PROBLEM REQUIREMENTS: Reproduce the data verbatim from its first line through the line that contains "33L28 31H15L12 36H6L3", and omit the pictures.

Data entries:
---+---
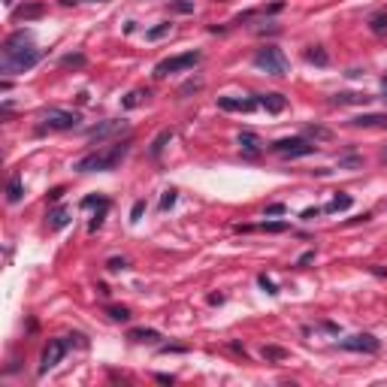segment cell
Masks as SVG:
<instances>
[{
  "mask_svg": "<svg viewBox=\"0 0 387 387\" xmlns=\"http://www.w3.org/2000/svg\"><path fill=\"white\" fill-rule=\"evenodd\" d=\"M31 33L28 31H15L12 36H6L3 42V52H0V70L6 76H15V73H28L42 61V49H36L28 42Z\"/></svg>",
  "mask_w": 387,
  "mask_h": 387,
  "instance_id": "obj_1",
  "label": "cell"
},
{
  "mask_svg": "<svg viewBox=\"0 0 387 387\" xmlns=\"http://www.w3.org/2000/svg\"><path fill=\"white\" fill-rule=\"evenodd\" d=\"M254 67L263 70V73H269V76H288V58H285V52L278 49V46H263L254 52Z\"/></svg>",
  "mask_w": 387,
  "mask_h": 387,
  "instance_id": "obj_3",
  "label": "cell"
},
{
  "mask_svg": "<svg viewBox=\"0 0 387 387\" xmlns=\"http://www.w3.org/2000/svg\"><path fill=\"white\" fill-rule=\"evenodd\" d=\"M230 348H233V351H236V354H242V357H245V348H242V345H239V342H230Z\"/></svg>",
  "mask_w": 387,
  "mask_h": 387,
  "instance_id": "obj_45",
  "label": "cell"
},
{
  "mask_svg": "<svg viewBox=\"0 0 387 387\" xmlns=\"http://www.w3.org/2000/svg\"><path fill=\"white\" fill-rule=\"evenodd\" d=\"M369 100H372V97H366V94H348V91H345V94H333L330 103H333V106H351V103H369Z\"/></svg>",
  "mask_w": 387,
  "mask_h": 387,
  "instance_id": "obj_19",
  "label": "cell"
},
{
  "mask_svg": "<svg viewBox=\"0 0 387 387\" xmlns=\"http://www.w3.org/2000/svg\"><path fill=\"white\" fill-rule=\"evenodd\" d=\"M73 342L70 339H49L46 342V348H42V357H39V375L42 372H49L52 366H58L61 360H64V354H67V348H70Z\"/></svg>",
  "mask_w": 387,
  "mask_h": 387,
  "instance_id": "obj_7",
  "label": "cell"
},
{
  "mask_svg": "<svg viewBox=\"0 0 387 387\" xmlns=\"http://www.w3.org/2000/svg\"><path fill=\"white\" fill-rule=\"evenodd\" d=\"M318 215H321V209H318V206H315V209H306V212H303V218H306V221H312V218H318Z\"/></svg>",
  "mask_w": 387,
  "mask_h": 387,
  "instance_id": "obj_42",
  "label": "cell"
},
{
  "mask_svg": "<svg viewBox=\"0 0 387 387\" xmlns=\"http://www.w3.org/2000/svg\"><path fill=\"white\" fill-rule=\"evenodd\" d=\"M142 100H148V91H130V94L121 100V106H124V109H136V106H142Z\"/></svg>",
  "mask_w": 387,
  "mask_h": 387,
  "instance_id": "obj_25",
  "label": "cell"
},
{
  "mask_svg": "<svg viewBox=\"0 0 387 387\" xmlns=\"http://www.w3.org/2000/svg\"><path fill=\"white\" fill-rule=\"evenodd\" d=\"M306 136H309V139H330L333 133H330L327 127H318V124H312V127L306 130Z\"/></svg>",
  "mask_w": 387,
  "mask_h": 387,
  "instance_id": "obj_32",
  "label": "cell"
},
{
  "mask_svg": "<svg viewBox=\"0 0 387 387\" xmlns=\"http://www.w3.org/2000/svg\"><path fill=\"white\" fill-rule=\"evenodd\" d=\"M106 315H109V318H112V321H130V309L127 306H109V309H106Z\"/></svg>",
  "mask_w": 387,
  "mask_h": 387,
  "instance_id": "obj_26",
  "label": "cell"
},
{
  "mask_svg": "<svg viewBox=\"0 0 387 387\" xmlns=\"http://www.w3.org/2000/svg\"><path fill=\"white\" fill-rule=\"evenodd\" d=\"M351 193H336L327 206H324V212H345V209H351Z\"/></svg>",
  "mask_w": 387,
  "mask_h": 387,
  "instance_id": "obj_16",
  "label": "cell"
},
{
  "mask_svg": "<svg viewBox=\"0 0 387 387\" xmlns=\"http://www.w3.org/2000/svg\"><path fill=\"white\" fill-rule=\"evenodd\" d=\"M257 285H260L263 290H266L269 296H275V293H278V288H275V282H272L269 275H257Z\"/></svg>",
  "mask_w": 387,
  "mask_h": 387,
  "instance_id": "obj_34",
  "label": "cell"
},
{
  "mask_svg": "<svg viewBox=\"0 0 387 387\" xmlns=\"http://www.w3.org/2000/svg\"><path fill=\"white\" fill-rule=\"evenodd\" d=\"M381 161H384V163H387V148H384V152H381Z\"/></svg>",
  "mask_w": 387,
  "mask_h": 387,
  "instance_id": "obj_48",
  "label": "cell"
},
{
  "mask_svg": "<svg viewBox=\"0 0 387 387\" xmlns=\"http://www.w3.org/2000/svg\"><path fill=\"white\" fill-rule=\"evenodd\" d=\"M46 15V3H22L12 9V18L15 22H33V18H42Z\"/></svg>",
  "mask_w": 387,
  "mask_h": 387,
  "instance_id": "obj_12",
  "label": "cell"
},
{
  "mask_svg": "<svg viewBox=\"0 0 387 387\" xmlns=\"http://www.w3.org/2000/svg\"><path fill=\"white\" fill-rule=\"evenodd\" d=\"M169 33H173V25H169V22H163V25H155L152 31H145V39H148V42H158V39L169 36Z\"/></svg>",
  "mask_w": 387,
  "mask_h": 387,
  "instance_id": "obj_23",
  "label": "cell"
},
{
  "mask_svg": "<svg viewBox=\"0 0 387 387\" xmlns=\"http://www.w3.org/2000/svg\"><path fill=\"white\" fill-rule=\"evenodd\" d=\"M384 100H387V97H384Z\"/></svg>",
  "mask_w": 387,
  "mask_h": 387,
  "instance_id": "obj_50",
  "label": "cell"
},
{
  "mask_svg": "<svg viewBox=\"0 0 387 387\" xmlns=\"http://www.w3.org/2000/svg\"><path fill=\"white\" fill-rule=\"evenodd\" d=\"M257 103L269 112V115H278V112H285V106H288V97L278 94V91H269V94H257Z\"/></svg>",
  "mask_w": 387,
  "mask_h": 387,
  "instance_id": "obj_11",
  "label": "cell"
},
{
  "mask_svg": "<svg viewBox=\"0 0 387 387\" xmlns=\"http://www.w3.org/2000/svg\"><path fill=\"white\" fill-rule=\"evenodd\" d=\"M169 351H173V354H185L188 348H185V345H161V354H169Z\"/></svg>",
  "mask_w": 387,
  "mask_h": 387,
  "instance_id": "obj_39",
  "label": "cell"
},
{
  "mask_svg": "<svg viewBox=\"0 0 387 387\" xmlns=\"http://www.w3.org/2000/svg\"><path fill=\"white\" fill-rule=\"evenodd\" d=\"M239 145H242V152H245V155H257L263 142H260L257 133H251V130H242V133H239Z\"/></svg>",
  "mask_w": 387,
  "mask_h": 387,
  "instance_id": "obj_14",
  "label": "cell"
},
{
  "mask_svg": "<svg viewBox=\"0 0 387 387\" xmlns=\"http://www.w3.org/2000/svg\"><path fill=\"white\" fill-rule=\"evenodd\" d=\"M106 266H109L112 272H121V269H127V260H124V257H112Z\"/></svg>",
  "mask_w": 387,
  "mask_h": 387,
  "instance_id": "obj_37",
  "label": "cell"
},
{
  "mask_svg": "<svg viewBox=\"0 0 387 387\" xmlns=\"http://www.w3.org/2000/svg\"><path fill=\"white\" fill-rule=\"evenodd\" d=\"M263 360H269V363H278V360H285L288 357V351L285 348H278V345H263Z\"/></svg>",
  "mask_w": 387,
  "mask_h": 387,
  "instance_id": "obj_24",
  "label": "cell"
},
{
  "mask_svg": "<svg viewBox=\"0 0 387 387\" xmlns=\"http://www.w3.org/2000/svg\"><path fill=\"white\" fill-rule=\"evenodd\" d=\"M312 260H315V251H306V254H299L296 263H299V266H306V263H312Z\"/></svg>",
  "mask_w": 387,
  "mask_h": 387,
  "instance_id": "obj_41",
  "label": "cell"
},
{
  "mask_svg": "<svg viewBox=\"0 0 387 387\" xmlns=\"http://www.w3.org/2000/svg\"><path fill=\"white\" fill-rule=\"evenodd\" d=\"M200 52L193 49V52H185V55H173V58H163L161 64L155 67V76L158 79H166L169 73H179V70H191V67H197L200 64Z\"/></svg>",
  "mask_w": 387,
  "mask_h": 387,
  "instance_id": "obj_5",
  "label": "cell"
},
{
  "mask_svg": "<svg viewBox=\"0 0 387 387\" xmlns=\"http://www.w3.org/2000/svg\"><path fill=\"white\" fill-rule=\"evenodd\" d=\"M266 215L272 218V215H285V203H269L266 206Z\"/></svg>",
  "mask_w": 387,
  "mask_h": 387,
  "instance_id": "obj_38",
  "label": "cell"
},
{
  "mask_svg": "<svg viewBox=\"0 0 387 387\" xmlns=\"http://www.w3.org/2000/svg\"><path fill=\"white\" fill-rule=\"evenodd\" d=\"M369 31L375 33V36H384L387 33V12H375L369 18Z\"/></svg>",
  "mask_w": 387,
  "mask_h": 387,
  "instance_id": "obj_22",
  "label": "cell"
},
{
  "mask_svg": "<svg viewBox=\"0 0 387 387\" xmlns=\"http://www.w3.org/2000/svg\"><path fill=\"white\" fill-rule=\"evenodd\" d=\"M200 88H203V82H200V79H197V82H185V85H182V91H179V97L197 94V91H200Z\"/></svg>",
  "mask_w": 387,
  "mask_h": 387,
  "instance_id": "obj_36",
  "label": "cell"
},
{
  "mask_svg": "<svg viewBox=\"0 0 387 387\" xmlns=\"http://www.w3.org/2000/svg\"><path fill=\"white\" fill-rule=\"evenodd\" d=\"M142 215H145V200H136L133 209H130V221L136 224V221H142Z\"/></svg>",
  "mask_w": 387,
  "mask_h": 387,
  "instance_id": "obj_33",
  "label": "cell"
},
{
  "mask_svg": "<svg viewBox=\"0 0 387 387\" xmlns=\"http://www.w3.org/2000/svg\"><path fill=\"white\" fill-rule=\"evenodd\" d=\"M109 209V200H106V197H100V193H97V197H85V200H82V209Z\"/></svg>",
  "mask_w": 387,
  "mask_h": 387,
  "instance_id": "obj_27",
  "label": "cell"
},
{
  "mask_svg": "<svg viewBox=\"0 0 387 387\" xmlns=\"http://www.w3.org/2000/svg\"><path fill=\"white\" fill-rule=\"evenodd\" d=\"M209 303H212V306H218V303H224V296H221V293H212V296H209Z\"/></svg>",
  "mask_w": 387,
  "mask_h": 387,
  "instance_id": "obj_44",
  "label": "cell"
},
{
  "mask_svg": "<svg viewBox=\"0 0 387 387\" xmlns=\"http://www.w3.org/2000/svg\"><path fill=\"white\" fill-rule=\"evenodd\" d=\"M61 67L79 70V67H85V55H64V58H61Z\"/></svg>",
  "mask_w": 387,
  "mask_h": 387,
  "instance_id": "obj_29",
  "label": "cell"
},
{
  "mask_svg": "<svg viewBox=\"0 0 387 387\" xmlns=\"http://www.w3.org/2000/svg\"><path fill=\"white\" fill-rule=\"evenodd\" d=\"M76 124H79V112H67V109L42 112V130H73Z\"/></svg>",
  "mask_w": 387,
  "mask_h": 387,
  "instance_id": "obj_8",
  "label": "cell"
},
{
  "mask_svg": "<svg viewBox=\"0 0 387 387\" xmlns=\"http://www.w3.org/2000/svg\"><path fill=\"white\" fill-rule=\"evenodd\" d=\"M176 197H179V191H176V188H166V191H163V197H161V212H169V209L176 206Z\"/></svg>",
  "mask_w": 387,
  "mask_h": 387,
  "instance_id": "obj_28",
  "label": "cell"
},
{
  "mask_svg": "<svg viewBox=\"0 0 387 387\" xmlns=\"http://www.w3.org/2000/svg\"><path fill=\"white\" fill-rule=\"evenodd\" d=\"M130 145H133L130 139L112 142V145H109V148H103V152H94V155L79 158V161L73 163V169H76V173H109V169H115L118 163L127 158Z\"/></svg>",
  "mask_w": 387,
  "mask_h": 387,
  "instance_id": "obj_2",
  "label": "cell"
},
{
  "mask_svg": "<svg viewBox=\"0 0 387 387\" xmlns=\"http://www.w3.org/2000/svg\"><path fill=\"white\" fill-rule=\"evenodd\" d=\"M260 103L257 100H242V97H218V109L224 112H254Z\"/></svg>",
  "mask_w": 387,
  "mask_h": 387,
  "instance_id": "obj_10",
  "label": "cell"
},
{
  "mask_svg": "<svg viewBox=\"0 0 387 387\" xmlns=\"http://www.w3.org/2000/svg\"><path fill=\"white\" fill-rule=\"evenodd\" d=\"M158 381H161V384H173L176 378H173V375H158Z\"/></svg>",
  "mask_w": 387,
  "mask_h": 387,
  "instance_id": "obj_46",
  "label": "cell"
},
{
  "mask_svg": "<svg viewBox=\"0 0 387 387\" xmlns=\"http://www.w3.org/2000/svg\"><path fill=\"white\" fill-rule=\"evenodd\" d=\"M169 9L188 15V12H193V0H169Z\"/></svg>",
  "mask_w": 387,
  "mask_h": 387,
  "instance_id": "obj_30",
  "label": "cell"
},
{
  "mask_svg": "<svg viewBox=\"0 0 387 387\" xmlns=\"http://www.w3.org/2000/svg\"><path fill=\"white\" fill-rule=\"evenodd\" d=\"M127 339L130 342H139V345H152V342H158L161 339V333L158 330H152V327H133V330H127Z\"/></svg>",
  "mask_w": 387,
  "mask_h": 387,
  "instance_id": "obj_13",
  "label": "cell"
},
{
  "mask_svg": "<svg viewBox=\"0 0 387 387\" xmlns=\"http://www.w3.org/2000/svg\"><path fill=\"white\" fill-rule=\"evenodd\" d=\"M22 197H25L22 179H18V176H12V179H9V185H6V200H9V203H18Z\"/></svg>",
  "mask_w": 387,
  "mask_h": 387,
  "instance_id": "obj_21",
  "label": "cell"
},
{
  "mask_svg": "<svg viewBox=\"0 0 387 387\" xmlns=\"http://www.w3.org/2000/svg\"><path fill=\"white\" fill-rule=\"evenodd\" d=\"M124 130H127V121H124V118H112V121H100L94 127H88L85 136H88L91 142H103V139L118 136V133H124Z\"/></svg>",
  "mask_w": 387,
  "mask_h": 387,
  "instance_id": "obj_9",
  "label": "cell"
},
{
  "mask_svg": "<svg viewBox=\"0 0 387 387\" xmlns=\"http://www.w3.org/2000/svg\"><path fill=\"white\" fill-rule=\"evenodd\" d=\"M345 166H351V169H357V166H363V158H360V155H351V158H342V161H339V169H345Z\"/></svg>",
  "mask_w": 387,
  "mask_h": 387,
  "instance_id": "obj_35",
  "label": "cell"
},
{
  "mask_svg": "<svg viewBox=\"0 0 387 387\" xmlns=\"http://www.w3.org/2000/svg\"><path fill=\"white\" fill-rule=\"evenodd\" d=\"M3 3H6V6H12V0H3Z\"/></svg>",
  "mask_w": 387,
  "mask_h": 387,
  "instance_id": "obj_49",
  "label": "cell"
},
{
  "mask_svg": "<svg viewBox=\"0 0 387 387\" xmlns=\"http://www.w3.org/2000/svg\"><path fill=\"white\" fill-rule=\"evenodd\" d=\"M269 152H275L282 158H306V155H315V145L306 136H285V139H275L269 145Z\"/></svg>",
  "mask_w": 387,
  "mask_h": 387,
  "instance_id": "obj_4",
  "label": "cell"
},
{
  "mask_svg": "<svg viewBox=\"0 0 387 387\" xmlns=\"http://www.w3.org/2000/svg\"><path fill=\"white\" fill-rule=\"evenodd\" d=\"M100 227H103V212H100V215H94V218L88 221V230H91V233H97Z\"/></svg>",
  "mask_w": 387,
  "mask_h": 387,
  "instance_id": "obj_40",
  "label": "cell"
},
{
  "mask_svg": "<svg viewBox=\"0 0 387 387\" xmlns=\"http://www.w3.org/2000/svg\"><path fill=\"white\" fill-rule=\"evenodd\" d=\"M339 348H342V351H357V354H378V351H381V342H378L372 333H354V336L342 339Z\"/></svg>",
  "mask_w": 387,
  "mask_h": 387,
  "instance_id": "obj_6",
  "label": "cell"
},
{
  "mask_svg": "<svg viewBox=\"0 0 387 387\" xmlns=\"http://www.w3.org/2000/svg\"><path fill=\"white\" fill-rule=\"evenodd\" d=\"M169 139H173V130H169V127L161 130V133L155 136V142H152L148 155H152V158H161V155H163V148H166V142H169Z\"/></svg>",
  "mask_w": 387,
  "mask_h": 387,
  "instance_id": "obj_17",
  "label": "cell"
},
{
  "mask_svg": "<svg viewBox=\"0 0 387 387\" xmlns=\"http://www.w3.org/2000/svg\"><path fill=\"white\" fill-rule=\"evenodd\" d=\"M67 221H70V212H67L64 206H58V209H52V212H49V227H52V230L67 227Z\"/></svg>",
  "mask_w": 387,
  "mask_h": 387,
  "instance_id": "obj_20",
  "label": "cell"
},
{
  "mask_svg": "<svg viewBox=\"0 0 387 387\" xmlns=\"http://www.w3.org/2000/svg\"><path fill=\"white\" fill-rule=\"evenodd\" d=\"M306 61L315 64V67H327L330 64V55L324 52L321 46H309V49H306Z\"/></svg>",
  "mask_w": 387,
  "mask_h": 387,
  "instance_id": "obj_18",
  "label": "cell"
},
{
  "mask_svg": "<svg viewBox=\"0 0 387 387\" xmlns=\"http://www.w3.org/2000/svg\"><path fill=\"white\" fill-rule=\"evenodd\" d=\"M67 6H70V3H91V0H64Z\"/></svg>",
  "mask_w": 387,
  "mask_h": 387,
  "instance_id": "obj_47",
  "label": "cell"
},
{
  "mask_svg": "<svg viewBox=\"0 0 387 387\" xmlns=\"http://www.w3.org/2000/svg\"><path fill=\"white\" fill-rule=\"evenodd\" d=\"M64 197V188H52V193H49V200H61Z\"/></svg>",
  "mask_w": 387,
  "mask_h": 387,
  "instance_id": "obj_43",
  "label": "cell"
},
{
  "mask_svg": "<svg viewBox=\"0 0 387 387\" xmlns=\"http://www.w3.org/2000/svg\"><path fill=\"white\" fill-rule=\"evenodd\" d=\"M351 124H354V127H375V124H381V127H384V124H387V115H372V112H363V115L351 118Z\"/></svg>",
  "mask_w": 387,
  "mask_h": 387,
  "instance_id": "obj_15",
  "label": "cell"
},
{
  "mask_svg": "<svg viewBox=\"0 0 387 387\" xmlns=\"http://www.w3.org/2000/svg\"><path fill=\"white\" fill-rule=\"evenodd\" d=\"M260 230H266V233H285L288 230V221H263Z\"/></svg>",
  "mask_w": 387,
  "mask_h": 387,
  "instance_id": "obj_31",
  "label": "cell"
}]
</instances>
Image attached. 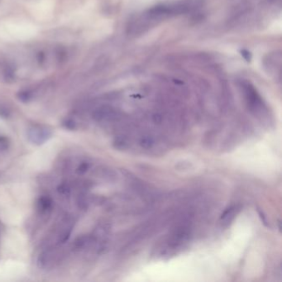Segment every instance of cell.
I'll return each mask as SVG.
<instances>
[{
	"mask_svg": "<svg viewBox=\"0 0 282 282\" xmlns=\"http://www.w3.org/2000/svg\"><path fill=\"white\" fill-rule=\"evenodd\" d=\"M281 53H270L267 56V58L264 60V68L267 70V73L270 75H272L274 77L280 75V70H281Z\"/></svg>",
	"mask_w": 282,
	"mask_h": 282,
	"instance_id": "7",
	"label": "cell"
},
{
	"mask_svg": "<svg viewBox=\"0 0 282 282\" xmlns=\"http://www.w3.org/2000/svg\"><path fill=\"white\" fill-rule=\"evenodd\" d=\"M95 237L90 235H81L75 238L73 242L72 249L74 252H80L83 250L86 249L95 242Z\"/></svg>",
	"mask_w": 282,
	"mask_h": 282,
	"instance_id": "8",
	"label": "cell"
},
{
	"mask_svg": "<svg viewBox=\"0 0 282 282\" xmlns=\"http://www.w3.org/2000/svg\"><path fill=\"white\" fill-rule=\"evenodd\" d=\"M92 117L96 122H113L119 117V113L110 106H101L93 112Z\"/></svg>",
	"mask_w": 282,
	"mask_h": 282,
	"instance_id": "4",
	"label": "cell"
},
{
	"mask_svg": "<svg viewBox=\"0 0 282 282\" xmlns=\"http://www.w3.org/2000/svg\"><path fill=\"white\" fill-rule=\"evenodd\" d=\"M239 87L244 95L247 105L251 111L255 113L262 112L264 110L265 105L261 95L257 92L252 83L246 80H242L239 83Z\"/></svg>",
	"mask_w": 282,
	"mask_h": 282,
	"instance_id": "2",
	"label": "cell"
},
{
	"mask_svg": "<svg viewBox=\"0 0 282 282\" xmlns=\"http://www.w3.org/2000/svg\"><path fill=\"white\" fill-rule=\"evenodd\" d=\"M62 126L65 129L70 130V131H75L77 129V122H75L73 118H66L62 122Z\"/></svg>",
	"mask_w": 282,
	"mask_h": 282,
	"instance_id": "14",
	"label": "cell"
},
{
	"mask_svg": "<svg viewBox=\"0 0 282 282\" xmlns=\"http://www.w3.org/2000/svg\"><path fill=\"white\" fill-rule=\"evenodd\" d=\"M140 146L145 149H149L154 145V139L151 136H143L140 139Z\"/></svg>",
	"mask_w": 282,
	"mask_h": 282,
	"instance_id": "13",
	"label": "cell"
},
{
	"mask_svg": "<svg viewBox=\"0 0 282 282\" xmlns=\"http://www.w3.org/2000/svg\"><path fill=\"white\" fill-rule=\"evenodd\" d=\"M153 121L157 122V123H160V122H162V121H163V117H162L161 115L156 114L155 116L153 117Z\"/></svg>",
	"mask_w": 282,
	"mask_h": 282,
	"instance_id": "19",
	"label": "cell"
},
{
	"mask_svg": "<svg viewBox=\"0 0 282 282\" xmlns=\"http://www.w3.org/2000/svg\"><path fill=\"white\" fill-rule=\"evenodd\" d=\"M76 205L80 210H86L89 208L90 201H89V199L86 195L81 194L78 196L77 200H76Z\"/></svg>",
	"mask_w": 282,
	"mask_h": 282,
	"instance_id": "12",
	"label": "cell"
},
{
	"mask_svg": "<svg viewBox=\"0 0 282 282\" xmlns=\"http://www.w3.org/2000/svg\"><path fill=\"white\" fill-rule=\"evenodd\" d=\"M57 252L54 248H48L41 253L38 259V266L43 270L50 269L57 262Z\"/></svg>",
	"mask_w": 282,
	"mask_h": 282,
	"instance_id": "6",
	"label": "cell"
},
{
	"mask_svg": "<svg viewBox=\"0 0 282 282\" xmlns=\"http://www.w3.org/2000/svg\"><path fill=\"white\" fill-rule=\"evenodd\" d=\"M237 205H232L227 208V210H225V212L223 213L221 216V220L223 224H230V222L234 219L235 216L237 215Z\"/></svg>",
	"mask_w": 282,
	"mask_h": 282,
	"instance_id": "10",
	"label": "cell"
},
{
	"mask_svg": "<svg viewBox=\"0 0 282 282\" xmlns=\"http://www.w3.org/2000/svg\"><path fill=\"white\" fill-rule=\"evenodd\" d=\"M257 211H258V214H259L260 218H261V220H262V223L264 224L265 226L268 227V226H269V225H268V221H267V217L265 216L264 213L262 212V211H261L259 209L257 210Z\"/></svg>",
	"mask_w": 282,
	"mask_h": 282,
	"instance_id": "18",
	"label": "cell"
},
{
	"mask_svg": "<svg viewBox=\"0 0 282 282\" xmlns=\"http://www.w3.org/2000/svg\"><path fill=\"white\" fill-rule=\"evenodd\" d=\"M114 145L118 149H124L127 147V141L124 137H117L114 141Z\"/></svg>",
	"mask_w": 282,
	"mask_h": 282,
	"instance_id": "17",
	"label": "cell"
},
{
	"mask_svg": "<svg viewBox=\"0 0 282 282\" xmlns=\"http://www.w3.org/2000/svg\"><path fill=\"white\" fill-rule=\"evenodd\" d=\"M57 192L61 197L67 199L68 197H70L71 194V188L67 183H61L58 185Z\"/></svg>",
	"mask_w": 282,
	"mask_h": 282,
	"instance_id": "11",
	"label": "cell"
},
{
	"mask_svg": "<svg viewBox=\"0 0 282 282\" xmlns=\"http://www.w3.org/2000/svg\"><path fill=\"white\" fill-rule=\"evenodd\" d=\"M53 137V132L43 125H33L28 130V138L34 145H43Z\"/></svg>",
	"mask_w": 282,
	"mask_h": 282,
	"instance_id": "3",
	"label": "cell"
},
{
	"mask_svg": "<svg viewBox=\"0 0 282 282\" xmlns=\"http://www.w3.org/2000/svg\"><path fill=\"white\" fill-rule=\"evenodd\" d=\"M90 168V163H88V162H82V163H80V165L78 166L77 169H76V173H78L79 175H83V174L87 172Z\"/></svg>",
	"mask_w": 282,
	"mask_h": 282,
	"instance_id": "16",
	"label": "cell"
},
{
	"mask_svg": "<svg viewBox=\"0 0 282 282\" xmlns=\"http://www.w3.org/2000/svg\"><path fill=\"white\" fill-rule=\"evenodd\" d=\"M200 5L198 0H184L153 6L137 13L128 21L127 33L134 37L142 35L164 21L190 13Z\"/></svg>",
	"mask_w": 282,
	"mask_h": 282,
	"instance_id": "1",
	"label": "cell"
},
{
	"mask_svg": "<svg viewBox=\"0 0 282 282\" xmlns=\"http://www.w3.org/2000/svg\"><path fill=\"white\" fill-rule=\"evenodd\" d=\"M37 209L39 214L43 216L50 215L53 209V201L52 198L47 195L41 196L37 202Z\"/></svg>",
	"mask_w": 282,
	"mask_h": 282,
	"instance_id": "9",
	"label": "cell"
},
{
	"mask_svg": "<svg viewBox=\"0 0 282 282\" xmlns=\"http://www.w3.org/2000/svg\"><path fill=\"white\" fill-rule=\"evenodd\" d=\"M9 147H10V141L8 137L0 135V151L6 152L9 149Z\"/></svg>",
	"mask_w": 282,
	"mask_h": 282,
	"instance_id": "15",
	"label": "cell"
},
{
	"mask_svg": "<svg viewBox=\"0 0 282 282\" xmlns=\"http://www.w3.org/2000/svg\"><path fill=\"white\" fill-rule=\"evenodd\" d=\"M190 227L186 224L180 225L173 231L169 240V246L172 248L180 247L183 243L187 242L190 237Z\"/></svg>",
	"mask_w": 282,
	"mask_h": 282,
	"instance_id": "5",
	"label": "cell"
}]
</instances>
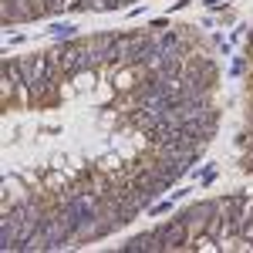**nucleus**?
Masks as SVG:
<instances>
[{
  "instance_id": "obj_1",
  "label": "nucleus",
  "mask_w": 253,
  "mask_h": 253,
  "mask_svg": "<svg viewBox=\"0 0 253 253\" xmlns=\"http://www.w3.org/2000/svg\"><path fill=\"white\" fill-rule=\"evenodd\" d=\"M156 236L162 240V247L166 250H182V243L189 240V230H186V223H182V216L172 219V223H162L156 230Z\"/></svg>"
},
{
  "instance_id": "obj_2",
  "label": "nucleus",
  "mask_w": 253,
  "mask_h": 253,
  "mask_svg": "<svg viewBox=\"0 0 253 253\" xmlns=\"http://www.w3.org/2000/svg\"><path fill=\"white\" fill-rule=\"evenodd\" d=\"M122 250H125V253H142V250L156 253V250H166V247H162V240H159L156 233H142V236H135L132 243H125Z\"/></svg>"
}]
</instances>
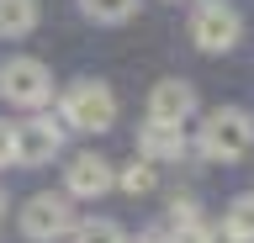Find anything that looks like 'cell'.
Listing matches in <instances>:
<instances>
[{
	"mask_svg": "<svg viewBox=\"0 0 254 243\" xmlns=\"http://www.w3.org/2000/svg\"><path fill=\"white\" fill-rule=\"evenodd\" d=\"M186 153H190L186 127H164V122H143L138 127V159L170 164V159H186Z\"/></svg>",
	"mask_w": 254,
---+---
CORRECT RESPONSE:
segment cell
Masks as SVG:
<instances>
[{
  "mask_svg": "<svg viewBox=\"0 0 387 387\" xmlns=\"http://www.w3.org/2000/svg\"><path fill=\"white\" fill-rule=\"evenodd\" d=\"M31 33L28 31H15L12 36H6L3 42V52H0V70L6 76H15V73H28L42 61V49H36L28 42Z\"/></svg>",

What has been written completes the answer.